### Reading text

Aaron Burr, Burr conspiracy, Burr trial, Treason, John Marshall, American law

The Treason Trial of Aaron Burr: Law, Politics, and the Character Wars of the New Nation. By R. Kent Newmyer. (Cambridge, UK: Cambridge University Press, 2012. Pp. 226. Paper, $28.99.)

The latest contribution to the recent outpouring of scholarly and popular books about Aaron Burr, the Burr Conspiracy, and the Burr trials, R. Kent Newmyer’s The Treason Trial of Aaron Burr grounds the celebrated trial squarely in the field of legal history. The Burr trial is valuable, in Newmyer’s view, because it “affords historians a unique glimpse of judicial lawmaking in the young republic,” not because it helps us better understand either Burr or the conspiracy (212). Read on those terms, this book makes a valuable contribution to its field.

Because the Burr trial was at once precedent-setting and well-documented, Newmyer argues, it allows us “to capture the lawmakers of the new nation in the act of making law” out of the “collision between the inherited law of monarchical England” and “the perceived needs of the new republic” (4). This idea of lawmaking extends far beyond constitutional conventions and legislative bodies to emphasize the enforcement and, especially, adjudication of the law. As Newmyer shows with the Burr trial, judges (particularly Chief Justice John Marshall, sitting as a circuit court judge in Richmond), lawyers (including nearly all of the leading figures of the Virginia bar), and executive officers (most importantly President Thomas Jefferson) all took part in the contest to transform the constitutional definition of treason into something that could be used to decide guilt or innocence in specific cases. This process, moreover, involved forces remote from both the original intent of [End Page 784] the authors of the Constitution and the American and English case history. “The ideological convictions, character traits, and personal quirks of the lawmakers and the political framework created by the new Constitution” contributed to the emergence of new legal doctrines regarding treason, as Newmyer demonstrates (4).

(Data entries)
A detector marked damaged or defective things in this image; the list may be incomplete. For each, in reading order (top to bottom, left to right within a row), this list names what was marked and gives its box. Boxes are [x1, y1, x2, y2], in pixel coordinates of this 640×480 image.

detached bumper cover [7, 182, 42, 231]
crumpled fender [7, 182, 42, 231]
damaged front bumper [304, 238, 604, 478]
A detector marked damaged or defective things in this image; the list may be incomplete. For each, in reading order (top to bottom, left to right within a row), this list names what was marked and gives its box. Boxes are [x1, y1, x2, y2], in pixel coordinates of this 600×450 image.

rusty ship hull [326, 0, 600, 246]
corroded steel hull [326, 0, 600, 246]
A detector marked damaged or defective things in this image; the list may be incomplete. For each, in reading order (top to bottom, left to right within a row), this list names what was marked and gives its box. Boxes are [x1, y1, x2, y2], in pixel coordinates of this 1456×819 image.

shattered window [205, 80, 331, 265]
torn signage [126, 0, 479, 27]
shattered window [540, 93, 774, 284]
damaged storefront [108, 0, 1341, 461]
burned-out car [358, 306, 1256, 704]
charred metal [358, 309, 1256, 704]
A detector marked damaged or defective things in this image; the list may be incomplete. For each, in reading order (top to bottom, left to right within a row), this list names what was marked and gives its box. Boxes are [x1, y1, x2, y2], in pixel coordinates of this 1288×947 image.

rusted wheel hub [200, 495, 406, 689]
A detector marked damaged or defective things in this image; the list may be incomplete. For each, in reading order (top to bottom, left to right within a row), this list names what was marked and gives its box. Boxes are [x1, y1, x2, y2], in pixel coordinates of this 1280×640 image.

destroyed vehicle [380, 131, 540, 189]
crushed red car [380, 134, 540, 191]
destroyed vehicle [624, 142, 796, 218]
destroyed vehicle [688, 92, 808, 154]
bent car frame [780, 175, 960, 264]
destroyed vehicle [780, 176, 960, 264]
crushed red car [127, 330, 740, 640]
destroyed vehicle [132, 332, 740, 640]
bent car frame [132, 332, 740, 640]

### Exercises
- 1) According to the book review, in which city did John Marshall sit as a circuit court judge for the Burr trial?
- 2) Rewrite the rows from the first one through the line containing "corroded steel hull [326, 0, 600, 246]", inclusive, with "detector" replaced by "scanner" and everything else left as it is.
The book review and the rows are separate material with no connection to each other.

### Outputs in order
- 1) Richmond

- 2)
A scanner marked damaged or defective things in this image; the list may be incomplete. For each, in reading order (top to bottom, left to right within a row), this list names what was marked and gives its box. Boxes are [x1, y1, x2, y2], in pixel coordinates of this 640×480 image.

detached bumper cover [7, 182, 42, 231]
crumpled fender [7, 182, 42, 231]
damaged front bumper [304, 238, 604, 478]
A scanner marked damaged or defective things in this image; the list may be incomplete. For each, in reading order (top to bottom, left to right within a row), this list names what was marked and gives its box. Boxes are [x1, y1, x2, y2], in pixel coordinates of this 600×450 image.

rusty ship hull [326, 0, 600, 246]
corroded steel hull [326, 0, 600, 246]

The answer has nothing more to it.